裁判データ
- 最高裁判所平成24年(受)第1948号 損害賠償請求事件
- 平成27年4月9日第一小法廷判決
- 出典:民集69巻3号455頁
- 評釈:最高裁判例解説,ジュリスト1492号81頁,同1515号81頁(時の判例)
判旨
- A(事故当時11歳11か月)が,小学校の校庭でゴールに向けてボールを蹴ったところ,ボールがゴールの後方にある校門の門扉上を越えて,その先にかかる橋の上を転がって道路上に出たところ,折から自動二輪車を運転してきたBは,そのボールを避けようとして転倒し,死亡した。
- Aは,友人らと共に,児童らのために開放されていた校庭で,使用可能な状態で設置されていたゴールに向けてフリーキックの練習をしていたのであり,このようなAの行為自体は,ゴールの後方に道路があることを考慮に入れても,校庭の日常的な使用方法として通常の行為である。

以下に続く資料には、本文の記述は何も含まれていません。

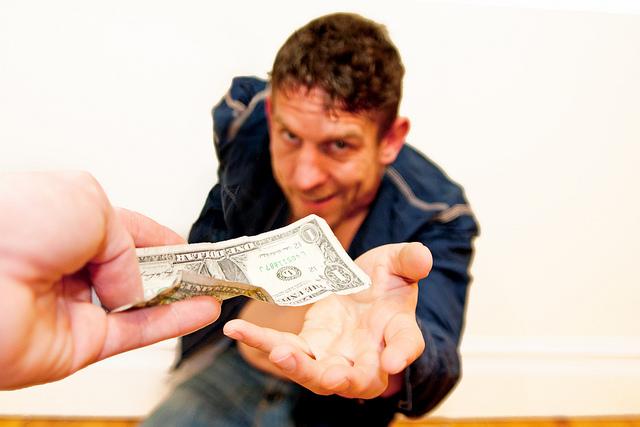 jemand-gibt-einem-mann-einen-dollar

- また,校庭やゴールの周辺の状況に照らすと,ゴールに向けてボールを蹴ったとしても,ボールが道路上に出ることが常態であったものとはみとめられない。
- Aは,殊更に道路に向けてボールを蹴ったなどの事情もうかがわれない。
- 責任能力のない未成年者の親権者は,その直接的な監督下にない子の行動について,人身に危険が及ばないよう注意して行動するよう日頃から指導監督する義務があると解されるが,本件ゴールに向けたフリーキックの練習は,その状況に照らすと,通常は人身に危険が及ぶような行為であるとはいえない。
- 親権者の直接的な監督下にないこの行動についての日頃の指導監督は,ある程度一般的なものとならざるを得ないから,通常は人身に危険が及ぶものとはみとめられない行為によってたまたま人身に損害を生じさせた場合は,当該行為について具体的に予見可能であるなど特別の事情が認められない限り,子に対する監督義務を尽くしていなかったとすべきではない。